From the time I got here the weather forecasts kept predicting rain after a few days but I was lucky as the rain held off until today (day eight) – though it is supposed to rain from now on. So I put off any visits to museums because I knew the rain was coming. Hence tomorrow I will head off and be a regular tourist and will leave my painting gear behind (as you all know watercolor and rain just don’t mix). Today I was doing a painting of one of the canals when it started to rain so finished it off under cover of a local church or some such building – I was approached by one of the local art teachers (specializing and printing and etching) and we had a good discussion for about 10 minutes about watercolor and materials. He spoke little English and I had less Italian but between us we could make ourselves understood. I think meeting new people like this is one of the great pleasures of painting plein air. I also had a nice chat to a lady from Slovenia. While all this was going on someone was playing some beautiful Italian music on a piano and flute – heavenly!

After day one I have been taking less and less photos, my feet have become accustomed to many hours of walking and I have now done a few paintings (nowhere near as many as I had planned – but I already have enough photos to keep me busy for a long long time). While doing my pencil sketch of one of the plaza’s here a school group turned up and I had a very large crowed around me. I quickly stopped worrying about whether or not my work was any good and just concentrated with handling the challenges of painting outdoors.

I haven’t seen a lot of other artists painting here. It is actually a bit difficult to tackle the more iconic scenes as there are just too many tourists and the narrow streets, which I intend to do a series of when I return. I would have been totally blocked some of these narrow streets if I set up my easel – definitely would get me arrested at the least I think!

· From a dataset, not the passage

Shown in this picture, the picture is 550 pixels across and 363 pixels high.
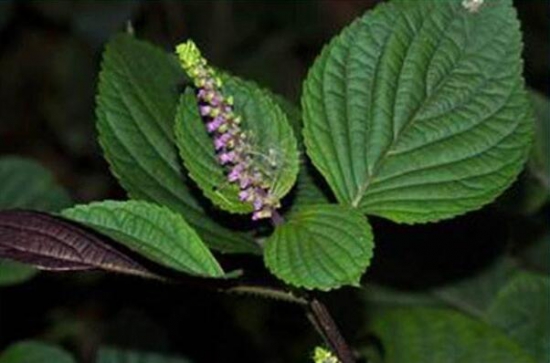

Today, once the rain hit, I headed off with my camera and got some wonderful photos of reflections at San Marco and in many of the narrow Venetian streets and alleyways. For once San Marco was not a sea of tourists as they all headed for cover, but there was just enough to give me some great reflection scenes.

I have learned a few things about Venice since I have been here which I thought you might be interested in:

1.       How do the  Water Bus Captains know when they have reached a pier? When they run into it!

2.       Women with babies spend more time lifting their prams over the bridges than they do pushing the pram. If I stopped to help every woman I saw with a pram I would not see Venice.

3.       If you ask where the toilet is and the restaurant does not have one they just point somewhere down the street.

4.       Fruit is actually quite cheap here.

5.       If you walk around with a camera around your neck they just assume you are not Italian and they speak to you in English (most but not all). So much for spending 6 months trying to learn to speak Italian!

6.       If the Venetians started charging people for taking photos of their beautiful city they would be way richer than they are now.

7.       Dogs a very popular in Venice and most people clean up their dogs poop but not all so you still have to keep an eye on where you are stepping.

8.       It is easier to buy a beer or wine in Venice than it is to get a coffee. It seems anyone can sell you a beer or wine but not all sell coffee. Tonight I had pizza at a Pizza Bar which sold beer and wine along side of Coke but did not sell tea or coffee. The Italian’s make the best coffee I have ever tasted by the way.

9.       You could probably paint the same little canal every day for a month and have a different painting each time.

Well that’s about all for me for now. I look forward to seeing you when I get back in about a week’s time.

Arrivederci! From Venice.


PS: please excuse the rambling and any typos as I am a little brain dead at the moment and can’t bring myself to have another read of this.

Well that is it for my little story. I hope it was of some interest to you.